As Jerp reached the farmhouse at the top of a slight rise of meadow, Jerp turned and looked back at the barn. It sagged silently to one side, making a crooked face. The two loading bays of the loft were deep eyes and the barn entrance was a hungry mouth with a hay-strewn tongue and stall-posts for teeth. In a high lonely window, Jerp saw the scarecrow boy staring back at him through the chickenwire screen. Jerp's heart clenched as he went inside the farmhouse.
Grandpa was pouring milk into a gallon glass jar so he could tell when the cream was separated.
"Grandpa, do barns have souls?" Jerp asked. Skyscrapers didn't have souls, airports didn't have souls, but maybe barns were different.
Grandpa turned and gave a look that wasn't the look, but it was a look that could be its cousin, one that said I swear to Thee, what'll you think of next?

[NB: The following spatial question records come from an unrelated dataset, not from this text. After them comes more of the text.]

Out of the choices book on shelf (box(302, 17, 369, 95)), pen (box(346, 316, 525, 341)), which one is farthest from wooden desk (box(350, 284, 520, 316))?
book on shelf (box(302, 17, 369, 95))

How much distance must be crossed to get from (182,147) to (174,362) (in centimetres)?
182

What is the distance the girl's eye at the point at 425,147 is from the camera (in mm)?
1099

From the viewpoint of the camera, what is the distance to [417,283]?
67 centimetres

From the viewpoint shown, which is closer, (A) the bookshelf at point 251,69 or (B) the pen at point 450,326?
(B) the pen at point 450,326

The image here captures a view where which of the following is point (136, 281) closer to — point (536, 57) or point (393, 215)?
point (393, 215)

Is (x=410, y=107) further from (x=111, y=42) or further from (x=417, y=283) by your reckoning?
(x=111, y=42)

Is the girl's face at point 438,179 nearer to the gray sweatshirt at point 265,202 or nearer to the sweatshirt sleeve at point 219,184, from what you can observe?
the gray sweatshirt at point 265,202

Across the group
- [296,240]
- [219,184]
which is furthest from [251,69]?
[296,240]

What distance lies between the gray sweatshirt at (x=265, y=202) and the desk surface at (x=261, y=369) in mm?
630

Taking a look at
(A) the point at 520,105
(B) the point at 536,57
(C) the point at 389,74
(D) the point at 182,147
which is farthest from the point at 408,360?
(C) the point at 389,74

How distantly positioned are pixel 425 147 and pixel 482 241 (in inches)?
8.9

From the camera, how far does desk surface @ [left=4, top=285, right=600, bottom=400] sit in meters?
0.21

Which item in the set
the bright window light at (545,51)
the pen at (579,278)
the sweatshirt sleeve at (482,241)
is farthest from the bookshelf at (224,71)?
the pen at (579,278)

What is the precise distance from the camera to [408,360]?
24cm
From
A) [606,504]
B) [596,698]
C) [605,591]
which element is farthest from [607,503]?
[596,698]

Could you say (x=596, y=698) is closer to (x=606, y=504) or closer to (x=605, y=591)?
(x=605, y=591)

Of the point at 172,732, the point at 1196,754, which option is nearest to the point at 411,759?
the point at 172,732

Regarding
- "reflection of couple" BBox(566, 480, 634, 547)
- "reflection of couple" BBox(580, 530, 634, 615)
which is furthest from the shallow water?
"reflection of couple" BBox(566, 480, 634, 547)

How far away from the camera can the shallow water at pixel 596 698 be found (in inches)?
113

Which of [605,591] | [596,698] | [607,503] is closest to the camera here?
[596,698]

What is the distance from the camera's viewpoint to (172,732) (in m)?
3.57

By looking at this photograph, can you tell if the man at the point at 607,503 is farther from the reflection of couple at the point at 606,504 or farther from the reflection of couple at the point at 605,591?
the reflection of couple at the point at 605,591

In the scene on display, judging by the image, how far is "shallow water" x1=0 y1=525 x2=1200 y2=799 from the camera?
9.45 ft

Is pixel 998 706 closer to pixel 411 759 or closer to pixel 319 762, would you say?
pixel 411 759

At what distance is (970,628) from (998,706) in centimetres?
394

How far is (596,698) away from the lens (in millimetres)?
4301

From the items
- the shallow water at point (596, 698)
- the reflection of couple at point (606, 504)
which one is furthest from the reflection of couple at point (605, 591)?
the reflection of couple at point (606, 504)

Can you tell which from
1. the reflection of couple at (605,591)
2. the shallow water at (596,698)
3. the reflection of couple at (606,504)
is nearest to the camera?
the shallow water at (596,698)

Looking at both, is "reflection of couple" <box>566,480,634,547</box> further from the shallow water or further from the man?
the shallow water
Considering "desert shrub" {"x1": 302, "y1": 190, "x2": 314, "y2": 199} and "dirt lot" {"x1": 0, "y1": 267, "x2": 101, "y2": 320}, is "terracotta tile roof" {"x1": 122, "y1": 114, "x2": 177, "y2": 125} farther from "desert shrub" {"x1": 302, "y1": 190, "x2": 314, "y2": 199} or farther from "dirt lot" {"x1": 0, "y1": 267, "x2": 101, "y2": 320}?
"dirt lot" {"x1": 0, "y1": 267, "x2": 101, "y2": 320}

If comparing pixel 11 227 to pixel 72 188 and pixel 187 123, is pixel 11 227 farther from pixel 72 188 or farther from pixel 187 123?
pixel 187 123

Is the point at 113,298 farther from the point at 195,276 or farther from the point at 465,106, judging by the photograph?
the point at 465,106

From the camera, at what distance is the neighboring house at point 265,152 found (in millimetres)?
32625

A boy who dawdles in daydreams ain't much good on a farm.
"Barns have animals and hay bales and feedbags and potato barrels and a mighty load of cow patties. But I don't know about souls. That's for them who breathe on God's green earth, and them that's gone on to heaven," Grandpa said, his voice as smoky as a brushfire in an orchard.
"Don't animals go to heaven, too? And if they do, won't God need barns to put them in when the nights get cold? And won't God need somebody to watch over the livestock and the gardens?"
Grandpa finished straining the milk through cheesecloth and screwed the lid tight on the jar. "No need for food where people don't need to eat, Jerp. Up there, the Lord provides. Here, we have to help ourselves."
He said it in a way that Jerp thought meant No wonder you couldn't stay out of trouble back home, what with these kinds of darn-fool notions. But he only added, "Now, how about some scrambled eggs before we work up some tobacco?"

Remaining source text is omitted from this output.